■ **TASK LIST**:
(A) In the C++ iterator post, why does using an abstract class for the iterator seem very tricky or impossible to the writer?
(B) Rewrite the paragraph of the C++ iterator post that starts with "The issue I am facing however" in fewer words, keeping its main facts.
(C) Please reproduce part of the C++ iterator post word for word: begin at the words "In my abstract" and stop after "my best bet.".

** START DOCUMENT EXTRACT **

In my abstract base class I now want to provide an interface to iterate over these objects. Given that I don't know (or rather don't want to fix) the type of container, I thought that iterators would probably be my best bet.
A conceptual declaration of this class might look like this:
class MyClass {
public:
// Other interface methods, e.g. size()
virtual Iterable<MyObject> objects() = 0;
};
The intention here is that I'll be able to iterate over the nested objects of my class like this:
MyClass *class = new ImplementationOfClass();
for (const MyObject &obj : class->objects()) {
// Do stuff with obj
}
The issue I am facing however is that I can't seem to figure out how Iterable<MyObject> should be defined. The key property of this object is that at the time of defining this class I can only specify that the returned value will be iterable (using STL-style iterators) and will yield objects of type MyObject when the used iterator is dereferenced.
Normally I would use an abstract class on its own for this but it seems that this is very tricky (impossible?) since iterators are always passed by value and thus to my knowledge no Polymorphism is possible.
Questions dealing with how to pass arbitrary iterator types as arguments into a function always come up with the "use templates" answer. However I think in my case I can't use templates for that. This assumption might be wrong though, so feel free to correct me.

** END DOCUMENT EXTRACT **
** START RECORD SET **

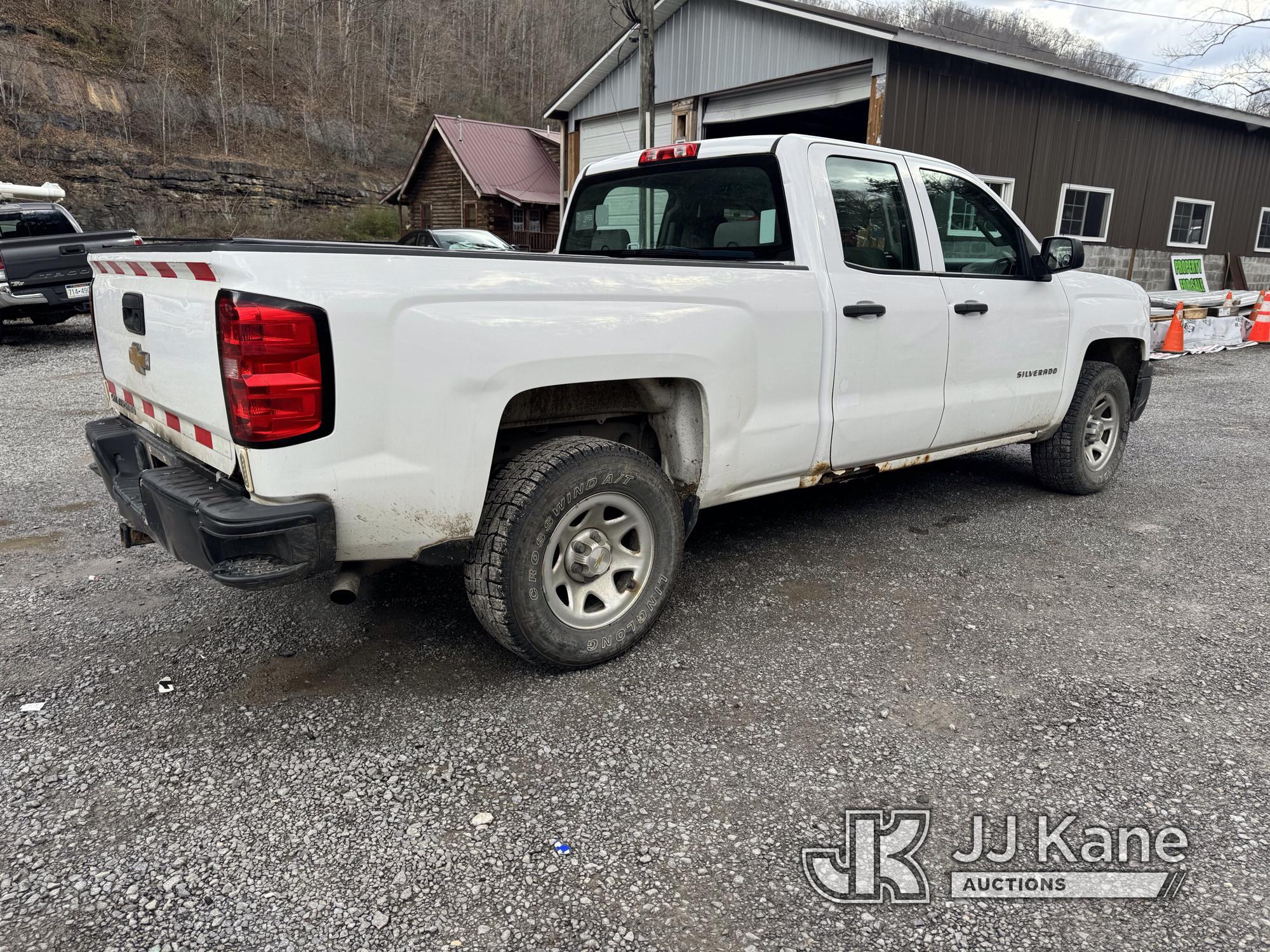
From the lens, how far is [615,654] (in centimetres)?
331

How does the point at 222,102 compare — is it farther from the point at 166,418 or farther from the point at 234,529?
the point at 234,529

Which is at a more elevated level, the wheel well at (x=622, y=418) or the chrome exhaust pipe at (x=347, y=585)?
the wheel well at (x=622, y=418)

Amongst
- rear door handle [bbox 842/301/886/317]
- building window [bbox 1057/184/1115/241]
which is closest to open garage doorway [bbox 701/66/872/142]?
building window [bbox 1057/184/1115/241]

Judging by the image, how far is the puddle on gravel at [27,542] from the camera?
452 centimetres

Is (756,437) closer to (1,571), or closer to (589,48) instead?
(1,571)

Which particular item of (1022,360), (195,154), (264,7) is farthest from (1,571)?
(264,7)

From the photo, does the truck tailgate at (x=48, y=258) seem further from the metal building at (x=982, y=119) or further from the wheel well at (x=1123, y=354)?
the wheel well at (x=1123, y=354)

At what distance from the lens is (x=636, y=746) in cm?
279

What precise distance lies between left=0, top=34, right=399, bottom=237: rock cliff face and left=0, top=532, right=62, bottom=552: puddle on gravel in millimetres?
28714

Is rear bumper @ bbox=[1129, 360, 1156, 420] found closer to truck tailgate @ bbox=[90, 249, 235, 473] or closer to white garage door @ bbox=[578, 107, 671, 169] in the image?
truck tailgate @ bbox=[90, 249, 235, 473]

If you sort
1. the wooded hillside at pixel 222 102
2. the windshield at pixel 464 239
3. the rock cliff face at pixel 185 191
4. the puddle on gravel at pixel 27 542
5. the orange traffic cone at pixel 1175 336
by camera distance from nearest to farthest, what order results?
1. the puddle on gravel at pixel 27 542
2. the orange traffic cone at pixel 1175 336
3. the windshield at pixel 464 239
4. the rock cliff face at pixel 185 191
5. the wooded hillside at pixel 222 102

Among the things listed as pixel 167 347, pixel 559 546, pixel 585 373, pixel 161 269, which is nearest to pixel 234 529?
pixel 167 347

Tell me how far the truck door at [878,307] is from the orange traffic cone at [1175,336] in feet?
38.4

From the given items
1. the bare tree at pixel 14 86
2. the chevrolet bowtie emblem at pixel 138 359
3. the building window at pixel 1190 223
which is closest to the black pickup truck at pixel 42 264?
the chevrolet bowtie emblem at pixel 138 359
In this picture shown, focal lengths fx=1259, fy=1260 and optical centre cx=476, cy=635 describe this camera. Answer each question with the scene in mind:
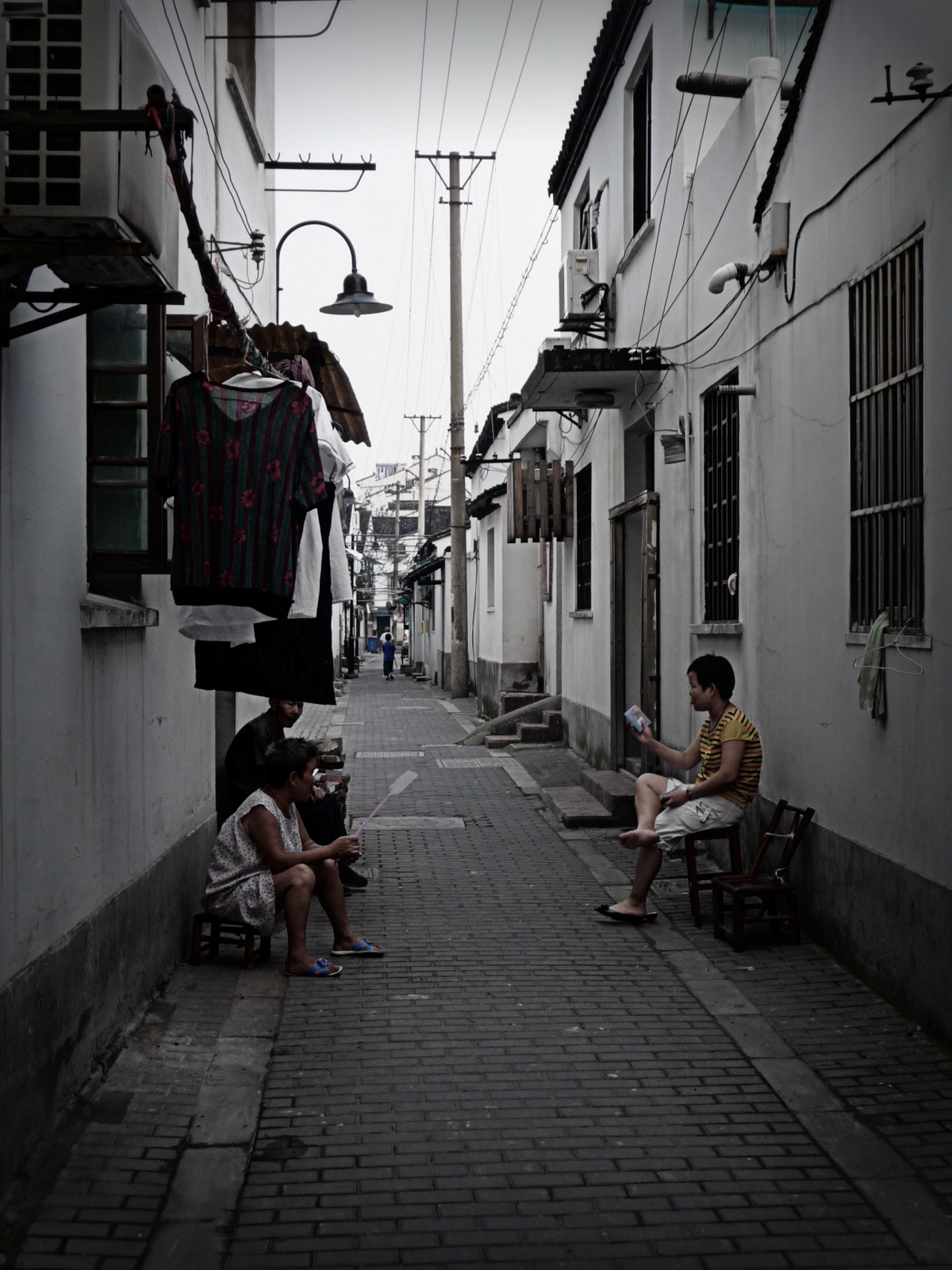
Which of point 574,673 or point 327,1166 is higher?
point 574,673

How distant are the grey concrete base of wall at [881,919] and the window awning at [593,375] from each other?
17.3 feet

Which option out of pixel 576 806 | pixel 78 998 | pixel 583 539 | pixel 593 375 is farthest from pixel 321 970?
pixel 583 539

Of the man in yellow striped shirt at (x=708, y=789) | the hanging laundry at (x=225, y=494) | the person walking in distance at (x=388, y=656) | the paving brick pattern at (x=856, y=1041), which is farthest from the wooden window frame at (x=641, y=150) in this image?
the person walking in distance at (x=388, y=656)

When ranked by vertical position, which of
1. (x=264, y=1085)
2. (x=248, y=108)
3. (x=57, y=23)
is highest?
(x=248, y=108)

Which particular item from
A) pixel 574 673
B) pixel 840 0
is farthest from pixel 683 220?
pixel 574 673

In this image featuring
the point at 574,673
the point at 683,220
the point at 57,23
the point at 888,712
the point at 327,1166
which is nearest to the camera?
the point at 57,23

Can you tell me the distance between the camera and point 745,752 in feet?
25.4

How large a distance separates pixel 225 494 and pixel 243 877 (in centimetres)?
257

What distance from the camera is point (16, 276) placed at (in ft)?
12.9

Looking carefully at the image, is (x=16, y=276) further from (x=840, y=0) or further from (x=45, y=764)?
(x=840, y=0)

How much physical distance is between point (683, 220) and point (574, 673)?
710 cm

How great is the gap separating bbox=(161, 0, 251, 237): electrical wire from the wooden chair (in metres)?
5.92

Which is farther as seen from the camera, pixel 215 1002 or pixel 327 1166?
pixel 215 1002

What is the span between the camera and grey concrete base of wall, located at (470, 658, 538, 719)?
23.2 metres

** END RECORD SET **

■ **ANSWERS FOR THE EXERCISE**:
(A) Iterators are always passed by value, so to the writer's knowledge no polymorphism is possible.

(B) The writer can't work out how to define Iterable<MyObject>. When the class is defined, the only things that can be specified are that the returned value is iterable with STL-style iterators and that dereferencing the iterator yields objects of type MyObject.

(C)
In my abstract base class I now want to provide an interface to iterate over these objects. Given that I don't know (or rather don't want to fix) the type of container, I thought that iterators would probably be my best bet.